-- Provided text --
= = =

HMEA’s work wasn’t limited to money from oil.
The company was a clearinghouse for imports and exports handled by hundreds of companies, many of which openly trade with Iran. The companies, which traded everything from minerals to seafood, fruits, nuts, and fabrics, used HMEA as a payment intermediary for handling U.S. dollar payments to avoid any direct transactions with entities in Iran.
Over $100 million in Iranian payments went through HMEA to hundreds of companies in 30 countries, including $30 million to Dubai-based wholesale trading firms. But the majority of these payments went to companies in Asia, reflecting Iran’s reliance on the continent for nearly two-thirds of its imports.
HMEA handled transactions for industrial supplies from China, but the company also paid for imports of tea from Sri Lanka, tropical fish from Indonesia, and cosmetics from South Korea. One sizable payment went to a Taiwanese producer of tires, a top Iranian import.
Beyond Asia, HMEA also paid for petrochemical industry equipment from several countries. It made payments to companies across the globe, ranging from a Chilean mining firm to an Australian wool trader; from Uzbekistan cotton exporters to an American producer of fluff pulp, the raw material for baby diapers.
HMEA also functioned as a remittance service for expatriate Iranians around the world who moved money through their personal bank accounts and handled transactions for major European art galleries that hosted exhibitions by Iranian artists.
These transactions were not necessarily improper or illegal.
“Sanctions evasion schemes can include a combination of illegal activities and real legitimate business,’’ said Nigel Kushner, CEO of W Legal, a London-based law firm that regularly advises on Iran-related trade issues. “Many companies that trade with Iran might consider using these channels to conduct transactions. Even if you are a legitimate business trading in euros, you will be hard-pressed to find a bank willing to process the transaction for you.”
That’s because the U.S. follows the money, not the goods, in its sanctions regime.

= = =

-- Data section --
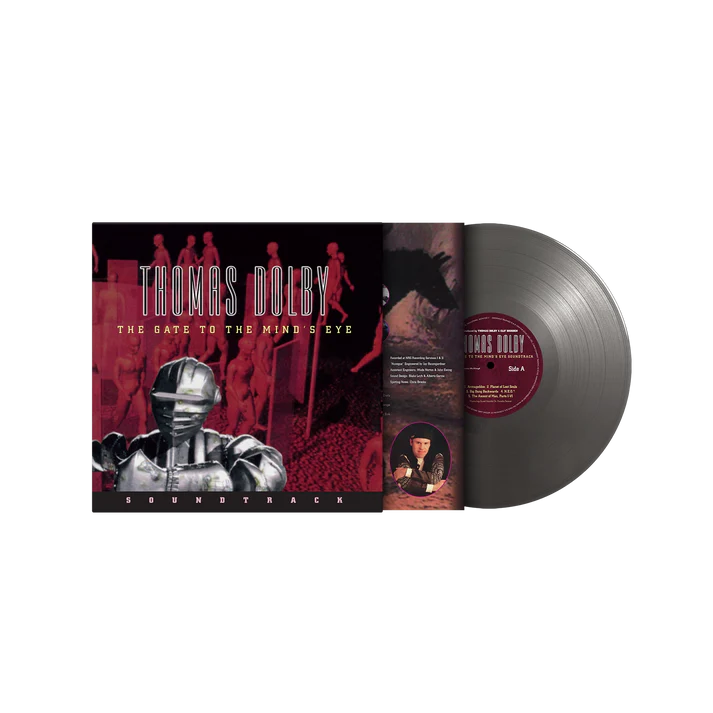 Thomas Dolby - The Golden Age of Wireless (LP)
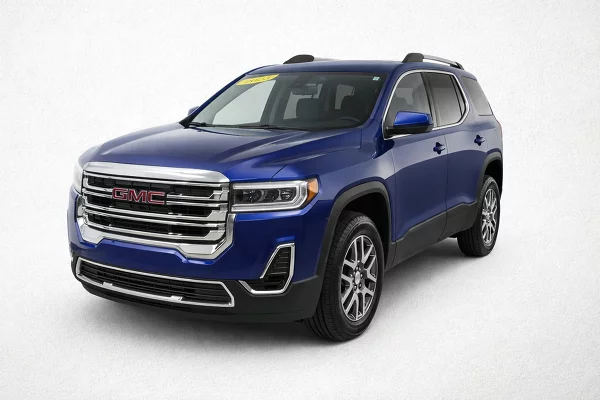 Used 2023 GMC Acadia Image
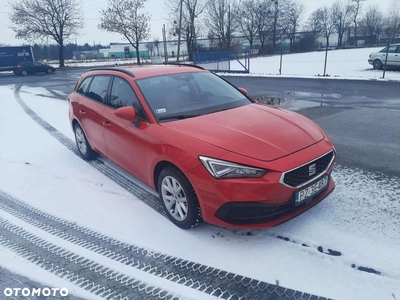 Seat Leon 1.5 TSI Full LED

= = =

-- Using the information --
1. In the HMEA passage, why did most of the Iranian payments go to companies in Asia? Answer in one to three sentences.
2. According to the HMEA passage, how much money went to Dubai-based wholesale trading firms?
3. Please say whether each statement agrees with the HMEA passage, answering yes or no and quoting the deciding words:
(a) HMEA paid for imports of tea from Sri Lanka.
(b) Over $100 million in Iranian payments went through HMEA to companies in 30 countries.
(c) Nigel Kushner leads a law firm based in Dubai.

-- Responses for each task --
1. Most of the payments went to Asian companies because Iran relies on Asia for nearly two-thirds of its imports.

2. $30 million.

3.
(a) Yes: "the company also paid for imports of tea from Sri Lanka"
(b) Yes: "Over $100 million in Iranian payments went through HMEA to hundreds of companies in 30 countries"
(c) No: "CEO of W Legal, a London-based law firm"